PHP, DOM, DTDs and named entities

·

Input

When an XML document is loaded using DOMDocument::load/DOMDocument::loadXML, there are several libxml options that affect how the document is processed. Here are some of the most useful:

OptionDescription
LIBXML_DTDLOADLoad the DTD for this XML file, as specified in the DOCTYPE declaration and possibly located via /etc/xml/catalog
LIBXML_NOENTReplace named character entities with their appropriate characters that are defined in the DTD
LIBXML_NOCDATAConvert CDATA blocks into text nodes
LIBXML_DTDATTRAdd default attributes specified in the DTD if they're missing from XML elements
LIBXML_DTDVALIDValidate the XML document against the DTD

There are also related PHP DOMDocument properties that can be set, but it's best to use the libxml options above to have exact control over what happens:

PropertyEquivalent
$dom->resolveExternalsLIBXML_DTDLOAD | LIBXML_DTDATTR
$dom->substituteEntitiesLIBXML_NOENT
$dom->validateOnParseLIBXML_DTDLOAD | LIBXML_DTDVALID
$dom->preserveWhiteSpaceNone (keep redundant white space)

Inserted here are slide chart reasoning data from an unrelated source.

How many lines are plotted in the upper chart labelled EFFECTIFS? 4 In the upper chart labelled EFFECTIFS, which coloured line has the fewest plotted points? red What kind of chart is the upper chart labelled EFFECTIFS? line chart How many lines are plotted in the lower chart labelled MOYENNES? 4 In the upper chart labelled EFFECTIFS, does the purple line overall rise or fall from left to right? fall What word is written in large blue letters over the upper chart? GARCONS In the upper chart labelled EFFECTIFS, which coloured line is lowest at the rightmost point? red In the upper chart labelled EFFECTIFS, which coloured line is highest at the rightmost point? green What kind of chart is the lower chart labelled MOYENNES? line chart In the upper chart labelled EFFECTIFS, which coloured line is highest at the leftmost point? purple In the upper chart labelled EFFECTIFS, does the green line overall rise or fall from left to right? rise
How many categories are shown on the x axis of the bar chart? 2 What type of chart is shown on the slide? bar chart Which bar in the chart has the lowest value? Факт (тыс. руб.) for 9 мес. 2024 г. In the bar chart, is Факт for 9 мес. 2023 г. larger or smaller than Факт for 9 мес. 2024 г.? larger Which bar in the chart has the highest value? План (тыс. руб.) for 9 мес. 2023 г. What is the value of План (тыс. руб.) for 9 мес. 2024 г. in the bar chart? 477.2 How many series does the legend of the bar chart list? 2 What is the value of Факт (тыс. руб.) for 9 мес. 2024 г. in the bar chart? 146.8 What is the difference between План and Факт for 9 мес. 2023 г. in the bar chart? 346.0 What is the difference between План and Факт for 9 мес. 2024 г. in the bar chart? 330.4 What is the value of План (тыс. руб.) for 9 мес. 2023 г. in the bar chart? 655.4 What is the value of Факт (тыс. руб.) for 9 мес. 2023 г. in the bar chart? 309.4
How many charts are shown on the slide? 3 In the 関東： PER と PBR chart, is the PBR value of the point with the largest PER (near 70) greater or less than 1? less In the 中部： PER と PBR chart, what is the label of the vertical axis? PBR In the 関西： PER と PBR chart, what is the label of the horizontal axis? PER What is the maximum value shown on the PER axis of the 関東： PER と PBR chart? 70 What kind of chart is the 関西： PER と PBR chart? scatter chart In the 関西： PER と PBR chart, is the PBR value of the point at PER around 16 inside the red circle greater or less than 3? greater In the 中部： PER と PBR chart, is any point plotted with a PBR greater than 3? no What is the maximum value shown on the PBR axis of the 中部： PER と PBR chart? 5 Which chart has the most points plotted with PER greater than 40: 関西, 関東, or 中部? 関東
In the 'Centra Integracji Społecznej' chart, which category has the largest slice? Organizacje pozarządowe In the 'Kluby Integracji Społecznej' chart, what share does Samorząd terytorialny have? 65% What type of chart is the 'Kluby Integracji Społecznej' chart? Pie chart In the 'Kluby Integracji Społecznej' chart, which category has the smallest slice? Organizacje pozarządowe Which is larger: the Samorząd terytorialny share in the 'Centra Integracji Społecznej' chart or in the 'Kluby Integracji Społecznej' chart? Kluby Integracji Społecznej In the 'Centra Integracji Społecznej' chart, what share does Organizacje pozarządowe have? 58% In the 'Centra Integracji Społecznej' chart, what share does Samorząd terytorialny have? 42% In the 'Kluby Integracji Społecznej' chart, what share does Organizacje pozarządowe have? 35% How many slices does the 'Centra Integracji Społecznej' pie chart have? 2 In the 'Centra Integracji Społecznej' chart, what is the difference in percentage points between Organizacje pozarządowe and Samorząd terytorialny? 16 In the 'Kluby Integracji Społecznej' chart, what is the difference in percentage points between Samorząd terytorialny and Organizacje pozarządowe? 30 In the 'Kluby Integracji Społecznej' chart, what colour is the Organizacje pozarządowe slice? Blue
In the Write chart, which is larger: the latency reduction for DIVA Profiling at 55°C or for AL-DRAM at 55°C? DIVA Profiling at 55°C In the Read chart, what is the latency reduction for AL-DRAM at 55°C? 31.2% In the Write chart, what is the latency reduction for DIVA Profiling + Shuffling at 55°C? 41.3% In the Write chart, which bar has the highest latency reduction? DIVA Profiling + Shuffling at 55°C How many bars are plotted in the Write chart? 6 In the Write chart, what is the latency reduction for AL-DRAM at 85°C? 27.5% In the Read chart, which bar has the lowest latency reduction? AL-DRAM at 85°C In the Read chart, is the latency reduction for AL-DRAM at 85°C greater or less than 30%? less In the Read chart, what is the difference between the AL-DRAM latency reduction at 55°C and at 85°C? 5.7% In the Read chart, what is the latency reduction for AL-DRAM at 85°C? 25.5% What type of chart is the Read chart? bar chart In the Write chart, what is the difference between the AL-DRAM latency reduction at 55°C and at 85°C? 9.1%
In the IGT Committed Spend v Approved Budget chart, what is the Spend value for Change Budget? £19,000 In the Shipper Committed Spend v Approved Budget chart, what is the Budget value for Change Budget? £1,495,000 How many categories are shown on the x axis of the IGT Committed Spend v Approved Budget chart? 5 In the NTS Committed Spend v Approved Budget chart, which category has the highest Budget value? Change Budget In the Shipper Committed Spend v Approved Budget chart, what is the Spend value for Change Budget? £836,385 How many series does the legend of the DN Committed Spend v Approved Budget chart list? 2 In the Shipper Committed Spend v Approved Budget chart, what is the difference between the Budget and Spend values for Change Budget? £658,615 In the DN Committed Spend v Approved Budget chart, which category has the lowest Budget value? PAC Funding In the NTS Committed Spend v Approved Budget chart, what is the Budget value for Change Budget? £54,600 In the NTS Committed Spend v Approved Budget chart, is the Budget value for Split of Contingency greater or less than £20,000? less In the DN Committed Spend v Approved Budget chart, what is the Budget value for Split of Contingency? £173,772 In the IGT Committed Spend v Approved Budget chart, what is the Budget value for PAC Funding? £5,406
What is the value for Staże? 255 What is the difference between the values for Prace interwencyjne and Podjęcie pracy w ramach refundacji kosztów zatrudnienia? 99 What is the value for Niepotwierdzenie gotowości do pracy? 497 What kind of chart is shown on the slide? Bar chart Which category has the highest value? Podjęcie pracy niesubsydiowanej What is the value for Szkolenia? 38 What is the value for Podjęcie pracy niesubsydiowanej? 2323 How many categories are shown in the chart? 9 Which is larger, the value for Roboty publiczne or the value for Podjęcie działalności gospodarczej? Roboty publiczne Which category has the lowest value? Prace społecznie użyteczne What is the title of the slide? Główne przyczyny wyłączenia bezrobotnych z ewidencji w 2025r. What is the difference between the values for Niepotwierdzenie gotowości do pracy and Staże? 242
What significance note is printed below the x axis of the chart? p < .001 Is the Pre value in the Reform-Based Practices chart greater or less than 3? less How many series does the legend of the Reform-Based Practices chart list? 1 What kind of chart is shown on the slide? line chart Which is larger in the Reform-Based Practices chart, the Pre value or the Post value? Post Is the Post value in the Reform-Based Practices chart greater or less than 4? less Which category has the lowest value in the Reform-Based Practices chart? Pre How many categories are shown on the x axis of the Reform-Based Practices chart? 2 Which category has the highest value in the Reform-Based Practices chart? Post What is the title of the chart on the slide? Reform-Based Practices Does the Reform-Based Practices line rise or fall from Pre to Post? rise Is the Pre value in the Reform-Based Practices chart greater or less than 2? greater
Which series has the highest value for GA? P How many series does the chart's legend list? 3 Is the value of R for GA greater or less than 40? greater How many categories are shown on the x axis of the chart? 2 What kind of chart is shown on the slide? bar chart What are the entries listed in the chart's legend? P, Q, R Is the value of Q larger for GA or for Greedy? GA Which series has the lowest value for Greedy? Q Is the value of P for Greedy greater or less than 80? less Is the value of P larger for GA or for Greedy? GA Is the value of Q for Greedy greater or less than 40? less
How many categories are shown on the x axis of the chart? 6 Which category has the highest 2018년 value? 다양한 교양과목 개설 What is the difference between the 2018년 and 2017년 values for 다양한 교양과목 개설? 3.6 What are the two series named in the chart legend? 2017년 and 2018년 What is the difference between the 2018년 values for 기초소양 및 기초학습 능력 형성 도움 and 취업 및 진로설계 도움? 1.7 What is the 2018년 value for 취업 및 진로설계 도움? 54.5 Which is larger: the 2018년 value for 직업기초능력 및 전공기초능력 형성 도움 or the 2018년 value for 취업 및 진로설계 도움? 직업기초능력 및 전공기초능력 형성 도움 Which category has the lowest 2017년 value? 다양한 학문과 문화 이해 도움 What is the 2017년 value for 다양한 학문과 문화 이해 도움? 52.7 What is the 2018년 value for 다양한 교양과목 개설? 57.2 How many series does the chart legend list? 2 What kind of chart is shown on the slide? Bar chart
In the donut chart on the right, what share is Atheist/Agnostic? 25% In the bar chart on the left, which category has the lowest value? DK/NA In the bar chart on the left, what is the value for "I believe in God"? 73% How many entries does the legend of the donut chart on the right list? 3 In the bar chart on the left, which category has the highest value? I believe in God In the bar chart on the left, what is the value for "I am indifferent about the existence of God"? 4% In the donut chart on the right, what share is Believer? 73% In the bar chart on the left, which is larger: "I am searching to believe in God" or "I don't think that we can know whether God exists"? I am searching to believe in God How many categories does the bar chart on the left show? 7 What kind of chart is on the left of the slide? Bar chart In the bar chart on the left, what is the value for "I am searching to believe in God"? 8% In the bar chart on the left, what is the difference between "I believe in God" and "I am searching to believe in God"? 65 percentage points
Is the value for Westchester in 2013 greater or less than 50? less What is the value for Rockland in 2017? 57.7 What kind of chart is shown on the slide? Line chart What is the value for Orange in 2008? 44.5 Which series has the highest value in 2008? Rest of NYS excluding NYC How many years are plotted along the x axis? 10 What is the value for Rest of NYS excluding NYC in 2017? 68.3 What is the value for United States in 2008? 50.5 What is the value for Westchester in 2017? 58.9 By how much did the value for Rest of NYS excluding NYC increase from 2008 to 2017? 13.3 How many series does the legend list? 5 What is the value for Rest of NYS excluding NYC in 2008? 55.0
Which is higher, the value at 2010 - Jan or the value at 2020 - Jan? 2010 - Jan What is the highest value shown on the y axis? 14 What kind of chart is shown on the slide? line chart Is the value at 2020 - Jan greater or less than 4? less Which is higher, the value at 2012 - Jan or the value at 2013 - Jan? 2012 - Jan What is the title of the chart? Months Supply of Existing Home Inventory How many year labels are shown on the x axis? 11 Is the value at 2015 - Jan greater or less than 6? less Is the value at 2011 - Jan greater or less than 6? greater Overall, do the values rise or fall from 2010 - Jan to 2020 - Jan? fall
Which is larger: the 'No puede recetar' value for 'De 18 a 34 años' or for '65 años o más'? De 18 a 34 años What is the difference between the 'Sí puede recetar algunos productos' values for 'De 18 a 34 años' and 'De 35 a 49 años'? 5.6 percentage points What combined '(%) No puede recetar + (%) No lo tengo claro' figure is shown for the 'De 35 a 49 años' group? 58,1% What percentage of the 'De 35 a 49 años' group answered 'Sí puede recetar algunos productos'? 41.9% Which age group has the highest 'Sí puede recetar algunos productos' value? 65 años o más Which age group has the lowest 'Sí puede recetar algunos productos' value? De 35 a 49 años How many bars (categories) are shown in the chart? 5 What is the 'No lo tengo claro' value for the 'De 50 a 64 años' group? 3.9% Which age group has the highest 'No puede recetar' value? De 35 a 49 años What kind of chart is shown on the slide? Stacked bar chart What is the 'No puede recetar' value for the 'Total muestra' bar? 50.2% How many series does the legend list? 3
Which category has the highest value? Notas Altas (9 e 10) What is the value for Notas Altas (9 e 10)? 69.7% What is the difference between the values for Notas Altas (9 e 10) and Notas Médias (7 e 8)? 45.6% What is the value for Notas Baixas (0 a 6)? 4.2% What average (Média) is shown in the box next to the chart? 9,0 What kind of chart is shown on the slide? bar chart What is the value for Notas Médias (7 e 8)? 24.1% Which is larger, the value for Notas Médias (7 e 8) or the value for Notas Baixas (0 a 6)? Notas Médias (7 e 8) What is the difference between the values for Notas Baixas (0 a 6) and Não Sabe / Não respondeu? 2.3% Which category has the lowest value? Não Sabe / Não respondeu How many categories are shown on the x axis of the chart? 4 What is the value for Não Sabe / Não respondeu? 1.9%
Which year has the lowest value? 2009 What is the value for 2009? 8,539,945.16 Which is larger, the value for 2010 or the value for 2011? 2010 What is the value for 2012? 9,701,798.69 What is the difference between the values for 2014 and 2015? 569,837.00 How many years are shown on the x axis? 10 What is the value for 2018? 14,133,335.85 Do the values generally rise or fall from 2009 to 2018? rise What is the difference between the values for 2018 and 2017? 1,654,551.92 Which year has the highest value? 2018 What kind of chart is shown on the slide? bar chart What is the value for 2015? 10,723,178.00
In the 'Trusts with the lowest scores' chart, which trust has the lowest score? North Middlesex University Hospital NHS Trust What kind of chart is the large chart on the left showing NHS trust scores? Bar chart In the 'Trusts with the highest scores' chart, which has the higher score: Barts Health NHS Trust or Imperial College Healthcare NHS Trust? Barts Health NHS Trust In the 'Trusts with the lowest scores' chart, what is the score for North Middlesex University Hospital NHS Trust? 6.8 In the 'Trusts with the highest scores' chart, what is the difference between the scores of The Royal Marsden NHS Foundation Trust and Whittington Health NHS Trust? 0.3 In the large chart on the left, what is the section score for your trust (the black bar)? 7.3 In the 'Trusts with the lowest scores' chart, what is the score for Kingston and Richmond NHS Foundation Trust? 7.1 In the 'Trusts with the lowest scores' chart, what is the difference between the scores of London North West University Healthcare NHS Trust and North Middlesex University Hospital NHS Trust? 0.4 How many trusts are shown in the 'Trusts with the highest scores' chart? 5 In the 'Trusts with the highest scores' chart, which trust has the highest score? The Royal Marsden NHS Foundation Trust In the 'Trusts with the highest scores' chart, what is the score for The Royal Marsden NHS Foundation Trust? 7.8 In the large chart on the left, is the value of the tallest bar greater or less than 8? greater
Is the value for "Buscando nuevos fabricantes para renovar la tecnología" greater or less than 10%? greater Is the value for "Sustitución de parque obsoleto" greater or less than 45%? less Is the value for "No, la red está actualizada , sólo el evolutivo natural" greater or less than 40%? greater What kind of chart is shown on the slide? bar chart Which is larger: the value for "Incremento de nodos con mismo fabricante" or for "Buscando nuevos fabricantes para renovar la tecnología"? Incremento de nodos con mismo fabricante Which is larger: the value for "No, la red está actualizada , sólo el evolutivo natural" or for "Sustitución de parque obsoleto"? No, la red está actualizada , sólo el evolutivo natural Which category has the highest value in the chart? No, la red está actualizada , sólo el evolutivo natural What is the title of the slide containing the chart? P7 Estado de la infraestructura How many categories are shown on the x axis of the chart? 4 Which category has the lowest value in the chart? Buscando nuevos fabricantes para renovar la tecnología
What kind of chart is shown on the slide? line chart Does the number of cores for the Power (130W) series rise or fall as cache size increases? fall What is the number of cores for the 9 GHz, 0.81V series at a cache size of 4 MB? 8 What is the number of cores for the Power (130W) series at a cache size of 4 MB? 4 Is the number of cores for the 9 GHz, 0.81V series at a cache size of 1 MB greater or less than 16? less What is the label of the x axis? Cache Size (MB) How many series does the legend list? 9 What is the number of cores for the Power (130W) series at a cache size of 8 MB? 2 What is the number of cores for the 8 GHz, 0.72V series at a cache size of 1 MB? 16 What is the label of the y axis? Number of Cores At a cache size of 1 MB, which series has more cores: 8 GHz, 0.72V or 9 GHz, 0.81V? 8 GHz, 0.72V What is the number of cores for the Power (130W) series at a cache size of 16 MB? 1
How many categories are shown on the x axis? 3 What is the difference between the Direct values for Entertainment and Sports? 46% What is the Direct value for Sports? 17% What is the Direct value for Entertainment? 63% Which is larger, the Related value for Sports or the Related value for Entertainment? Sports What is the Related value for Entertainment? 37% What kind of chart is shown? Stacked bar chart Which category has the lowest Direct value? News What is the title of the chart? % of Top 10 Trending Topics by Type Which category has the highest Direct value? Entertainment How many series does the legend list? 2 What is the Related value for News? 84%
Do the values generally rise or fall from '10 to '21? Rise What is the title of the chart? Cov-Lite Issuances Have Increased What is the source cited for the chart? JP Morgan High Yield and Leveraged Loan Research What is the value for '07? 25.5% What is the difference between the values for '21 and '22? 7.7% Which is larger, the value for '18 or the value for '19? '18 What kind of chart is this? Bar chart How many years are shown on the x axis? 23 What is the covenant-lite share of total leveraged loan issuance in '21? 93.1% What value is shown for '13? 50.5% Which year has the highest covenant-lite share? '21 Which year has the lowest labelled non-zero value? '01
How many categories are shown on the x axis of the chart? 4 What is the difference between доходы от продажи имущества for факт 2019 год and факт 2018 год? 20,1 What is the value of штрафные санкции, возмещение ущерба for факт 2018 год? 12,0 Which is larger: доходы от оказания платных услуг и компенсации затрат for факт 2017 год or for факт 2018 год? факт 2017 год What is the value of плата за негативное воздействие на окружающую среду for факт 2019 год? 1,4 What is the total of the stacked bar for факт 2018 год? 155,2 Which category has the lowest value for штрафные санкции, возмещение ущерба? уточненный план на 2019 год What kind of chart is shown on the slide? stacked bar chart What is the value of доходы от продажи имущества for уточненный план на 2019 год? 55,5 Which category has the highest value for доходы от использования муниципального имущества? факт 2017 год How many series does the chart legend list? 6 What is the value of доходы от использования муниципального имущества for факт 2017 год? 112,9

The function DOMDocument::validate() can be used instead of setting LIBXML_DTDVALID or $dom->validateOnParse, to validate the document after it has been parsed.

Output

There's one libxml option that can be used with DOMDocument::save/DOMDocument::saveXML to affect the output XML:

OptionDescription
LIBXML_NOEMPTYTAGExpand self-closing empty tags

There is also one DOMDocument property that can be set before using DOMDocument::save/DOMDocument::saveXML to output XML:

PropertyDescription
$dom->formatOutputIndent and format the output

Note that — if the document contains white space between elements — formatOutput has no effect on the output unless preserveWhiteSpace is set to FALSE before loading the DOMDocument.

Example code

First, a DTD file, saved as example.dtd:

<!-- define the entity "omegachar" -->
<!ENTITY omegachar "Ω">
<!-- set a default "title" attribute for "div" elements -->
<!ATTLIST div 
  title CDATA "default title">
<!-- define allowable elements and their contents -->
<!ELEMENT body (div+)>
<!ELEMENT div (p*, br*)>
<!ELEMENT p (#PCDATA)>
<!ELEMENT br (#PCDATA)>

Then some example XML that references the DTD:

$xml = '<?xml version="1.0" encoding="UTF-8"?>
<!DOCTYPE body SYSTEM "example.dtd">
<body><div><p>Ω</p>
<p>&omegachar;</p><p><![CDATA[<test>]]></p><br/></div></body>';

And some code to create and output DOM documents:

<?php
// define the libxml options
$options = LIBXML_DTDLOAD | LIBXML_NOENT | LIBXML_DTDVALID | LIBXML_NOCDATA;
$dom = new DOMDocument();
$dom->loadXML($xml, $options); // load using libxml options
print 'No default attributes and unformatted output; named entity converted:' . "\n";
print $dom->saveXML($dom) . "\n";
$dom = new DOMDocument();
$dom->preserveWhiteSpace = FALSE;
$dom->loadXML($xml, $options); // load using libxml options
$dom->formatOutput = TRUE;
print 'Formatted output and no empty tags:' . "\n";
print $dom->saveXML($dom, LIBXML_NOEMPTYTAG) . "\n"; 
// load with DOMDocument properties instead of libxml options
$dom = new DOMDocument();
$dom->resolveExternals = TRUE;
$dom->substituteEntities = TRUE;
$dom->loadXML($xml);
print 'Default attributes added due to resolveExternals; CDATA nodes unchanged:' . "\n";
print $dom->saveXML($dom) . "\n";

which produces this:

No default attributes and unformatted output; named entity converted:
<?xml version="1.0" encoding="UTF-8"?>
<!DOCTYPE body SYSTEM "example.dtd">
<body><div><p>Ω</p>
<p>Ω</p><p>&lt;test&gt;</p><br/></div></body>
Formatted output and no empty tags:
<?xml version="1.0" encoding="UTF-8"?>
<!DOCTYPE body SYSTEM "example.dtd">
<body>
  <div>
    <p>Ω</p>
    <p>Ω</p>
    <p>&lt;test&gt;</p>
    <br></br>
  </div>
</body>
Default attributes added due to resolveExternals; CDATA nodes unchanged:
<?xml version="1.0" encoding="UTF-8"?>
<!DOCTYPE body SYSTEM "example.dtd">
<body><div title="default title"><p>Ω</p>
<p>Ω</p><p><![CDATA[<test>]]></p><br/></div></body>